Renato Cesar Nogueira
Santo André

Greenpeace
Francamente, sempre pensei que o Greenpeace fosse organização que protegesse o meio ambiente, mas vê-los apenas apontando culpa para o atual governo pela infestação de petróleo nas praias do Nordeste foi decepcionante. Eles deveriam era ajudar o governo a detectar de onde partiu esse vazamento de petróleo. Porque, se temos poucos meios para detectar esse desastre ecológico, a culpa foi dos governos nos últimos 30 anos, em que o mundo evoluiu em monitoramento por satélite, enquanto o Brasil retrocedeu. Mas como Greenpeace e esquerda mundial andam de mãos dadas, não se fala em ajuda internacional. Culpam governo que mal começou, apenas por ser contrário a suas ideologias.
Beatriz Campos
Capital

Desiguais
Quanto maior o número de instâncias, maior será a impunidade devido à morosidade da Justiça, viabilizando a prescrição, morte ou fuga. Tudo indica, na revisão do STF (Supremo Tribunal Federal) do cumprimento da pena após segunda instância, prisão só após esgotar todos os recursos. Parece brincadeira de criança, em autêntico faz de conta, proibir prisão na primeira e na segunda instâncias.
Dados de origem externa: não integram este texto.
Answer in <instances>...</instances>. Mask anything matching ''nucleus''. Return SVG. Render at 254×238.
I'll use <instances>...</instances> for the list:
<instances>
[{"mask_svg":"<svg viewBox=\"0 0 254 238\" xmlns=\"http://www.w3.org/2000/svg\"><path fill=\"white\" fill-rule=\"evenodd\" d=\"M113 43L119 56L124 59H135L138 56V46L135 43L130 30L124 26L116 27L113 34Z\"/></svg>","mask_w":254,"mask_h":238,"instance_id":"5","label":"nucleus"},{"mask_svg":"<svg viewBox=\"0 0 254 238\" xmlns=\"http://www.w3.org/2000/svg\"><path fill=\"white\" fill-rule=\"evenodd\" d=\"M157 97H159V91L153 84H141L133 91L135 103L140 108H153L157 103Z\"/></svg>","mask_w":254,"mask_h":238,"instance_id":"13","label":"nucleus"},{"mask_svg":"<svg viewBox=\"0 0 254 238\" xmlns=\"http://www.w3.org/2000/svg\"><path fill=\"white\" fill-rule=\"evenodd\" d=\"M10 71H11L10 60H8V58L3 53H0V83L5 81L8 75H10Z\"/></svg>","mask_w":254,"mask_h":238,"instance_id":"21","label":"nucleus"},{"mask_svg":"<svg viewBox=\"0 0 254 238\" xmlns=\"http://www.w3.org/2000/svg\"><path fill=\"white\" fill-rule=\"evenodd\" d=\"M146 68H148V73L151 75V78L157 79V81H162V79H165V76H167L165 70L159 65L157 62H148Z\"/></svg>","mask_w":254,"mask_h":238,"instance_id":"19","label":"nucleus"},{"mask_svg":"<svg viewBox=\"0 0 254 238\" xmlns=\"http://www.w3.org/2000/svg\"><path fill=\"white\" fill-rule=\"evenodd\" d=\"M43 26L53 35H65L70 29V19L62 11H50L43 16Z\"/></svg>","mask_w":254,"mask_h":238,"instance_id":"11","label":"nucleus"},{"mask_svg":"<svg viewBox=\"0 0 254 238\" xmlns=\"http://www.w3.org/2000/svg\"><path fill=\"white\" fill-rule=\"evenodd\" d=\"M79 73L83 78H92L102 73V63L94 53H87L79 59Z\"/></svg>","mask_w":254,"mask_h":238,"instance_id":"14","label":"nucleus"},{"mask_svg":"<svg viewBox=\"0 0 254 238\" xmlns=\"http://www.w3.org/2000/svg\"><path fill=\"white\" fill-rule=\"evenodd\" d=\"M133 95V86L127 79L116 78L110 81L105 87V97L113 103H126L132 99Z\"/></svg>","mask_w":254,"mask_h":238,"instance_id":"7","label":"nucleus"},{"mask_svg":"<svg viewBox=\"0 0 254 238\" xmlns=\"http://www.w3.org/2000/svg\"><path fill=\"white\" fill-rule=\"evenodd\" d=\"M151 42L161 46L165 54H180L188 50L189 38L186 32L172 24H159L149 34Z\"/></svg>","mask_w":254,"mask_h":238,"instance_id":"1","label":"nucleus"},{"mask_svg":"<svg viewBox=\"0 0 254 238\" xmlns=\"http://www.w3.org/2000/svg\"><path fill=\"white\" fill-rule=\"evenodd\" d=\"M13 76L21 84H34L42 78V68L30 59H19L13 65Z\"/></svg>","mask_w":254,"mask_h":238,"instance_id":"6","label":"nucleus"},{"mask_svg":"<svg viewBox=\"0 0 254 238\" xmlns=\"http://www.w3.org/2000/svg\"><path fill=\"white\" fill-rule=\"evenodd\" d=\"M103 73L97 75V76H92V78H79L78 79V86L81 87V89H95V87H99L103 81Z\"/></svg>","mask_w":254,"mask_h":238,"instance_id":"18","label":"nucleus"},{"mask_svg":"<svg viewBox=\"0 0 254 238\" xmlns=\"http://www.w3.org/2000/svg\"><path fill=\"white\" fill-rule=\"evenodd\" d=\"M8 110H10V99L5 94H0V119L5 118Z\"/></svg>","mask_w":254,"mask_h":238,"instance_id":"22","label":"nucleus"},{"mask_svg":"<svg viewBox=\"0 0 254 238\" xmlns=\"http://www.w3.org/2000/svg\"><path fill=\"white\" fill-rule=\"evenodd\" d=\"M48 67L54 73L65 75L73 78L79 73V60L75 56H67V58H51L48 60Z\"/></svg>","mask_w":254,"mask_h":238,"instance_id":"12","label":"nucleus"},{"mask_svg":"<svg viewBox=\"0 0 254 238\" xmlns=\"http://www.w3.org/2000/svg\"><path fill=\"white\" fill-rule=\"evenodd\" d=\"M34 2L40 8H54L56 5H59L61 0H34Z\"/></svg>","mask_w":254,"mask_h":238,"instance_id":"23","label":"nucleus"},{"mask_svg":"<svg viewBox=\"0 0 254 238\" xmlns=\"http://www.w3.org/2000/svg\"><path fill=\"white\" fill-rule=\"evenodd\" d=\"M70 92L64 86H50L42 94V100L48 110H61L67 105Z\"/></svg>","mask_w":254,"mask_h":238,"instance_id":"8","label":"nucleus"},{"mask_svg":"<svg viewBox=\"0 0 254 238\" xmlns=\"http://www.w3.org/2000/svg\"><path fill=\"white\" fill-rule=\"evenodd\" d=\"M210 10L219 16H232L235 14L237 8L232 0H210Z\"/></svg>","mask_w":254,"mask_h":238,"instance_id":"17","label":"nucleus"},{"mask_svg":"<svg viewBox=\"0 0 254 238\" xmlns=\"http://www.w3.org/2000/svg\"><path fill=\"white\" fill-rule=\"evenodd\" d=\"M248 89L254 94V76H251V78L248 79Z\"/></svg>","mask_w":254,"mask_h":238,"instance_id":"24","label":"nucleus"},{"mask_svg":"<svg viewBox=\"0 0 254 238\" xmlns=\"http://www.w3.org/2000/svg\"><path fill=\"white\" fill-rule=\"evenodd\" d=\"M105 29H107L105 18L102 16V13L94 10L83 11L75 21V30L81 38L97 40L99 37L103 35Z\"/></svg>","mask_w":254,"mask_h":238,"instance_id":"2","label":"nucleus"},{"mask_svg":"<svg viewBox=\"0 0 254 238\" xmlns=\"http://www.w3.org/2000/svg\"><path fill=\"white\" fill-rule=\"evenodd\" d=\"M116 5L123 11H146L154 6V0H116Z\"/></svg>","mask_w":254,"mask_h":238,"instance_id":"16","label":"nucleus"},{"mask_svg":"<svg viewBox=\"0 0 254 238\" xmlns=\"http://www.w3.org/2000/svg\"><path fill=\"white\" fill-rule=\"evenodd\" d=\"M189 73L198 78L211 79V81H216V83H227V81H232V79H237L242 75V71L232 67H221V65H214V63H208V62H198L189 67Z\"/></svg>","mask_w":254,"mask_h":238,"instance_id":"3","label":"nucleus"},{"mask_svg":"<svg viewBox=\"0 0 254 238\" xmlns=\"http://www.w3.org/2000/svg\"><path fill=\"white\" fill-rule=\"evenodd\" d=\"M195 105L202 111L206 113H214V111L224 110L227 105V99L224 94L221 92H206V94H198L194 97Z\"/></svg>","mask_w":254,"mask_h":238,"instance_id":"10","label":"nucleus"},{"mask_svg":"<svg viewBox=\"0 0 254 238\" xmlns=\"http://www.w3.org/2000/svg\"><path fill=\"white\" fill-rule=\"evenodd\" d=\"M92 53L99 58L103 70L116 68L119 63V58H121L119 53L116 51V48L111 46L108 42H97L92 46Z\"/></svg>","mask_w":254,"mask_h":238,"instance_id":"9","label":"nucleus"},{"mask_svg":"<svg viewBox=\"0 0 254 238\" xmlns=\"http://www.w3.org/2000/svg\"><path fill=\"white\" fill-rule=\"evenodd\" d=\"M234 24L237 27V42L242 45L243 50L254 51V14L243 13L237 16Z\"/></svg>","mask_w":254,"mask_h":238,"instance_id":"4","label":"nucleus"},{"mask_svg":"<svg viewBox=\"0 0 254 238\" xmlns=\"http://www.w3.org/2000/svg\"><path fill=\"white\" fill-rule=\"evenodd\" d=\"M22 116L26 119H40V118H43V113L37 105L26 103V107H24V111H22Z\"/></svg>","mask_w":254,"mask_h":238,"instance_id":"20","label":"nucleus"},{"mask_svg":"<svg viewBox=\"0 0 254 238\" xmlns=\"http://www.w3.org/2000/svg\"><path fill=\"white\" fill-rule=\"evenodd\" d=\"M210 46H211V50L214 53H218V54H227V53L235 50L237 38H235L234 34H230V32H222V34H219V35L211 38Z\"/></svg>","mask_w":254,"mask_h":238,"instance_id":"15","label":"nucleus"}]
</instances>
Embora haja processo engavetado há mais de 50 anos, para o STF prisão só após esgotar todos os recursos possíveis, como se a Justiça fosse ágil, eficiente e sem a montanha de processos mofando, quando a decisão mais simples ultrapassa um ano . Para os guardiões da Constituição, onde consta que todos são iguais perante a lei, privilégio e prioridade de furar fila, por serem mais iguais que os demais, só Luiz Inácio Lula da Silva e outros amigos da Corte.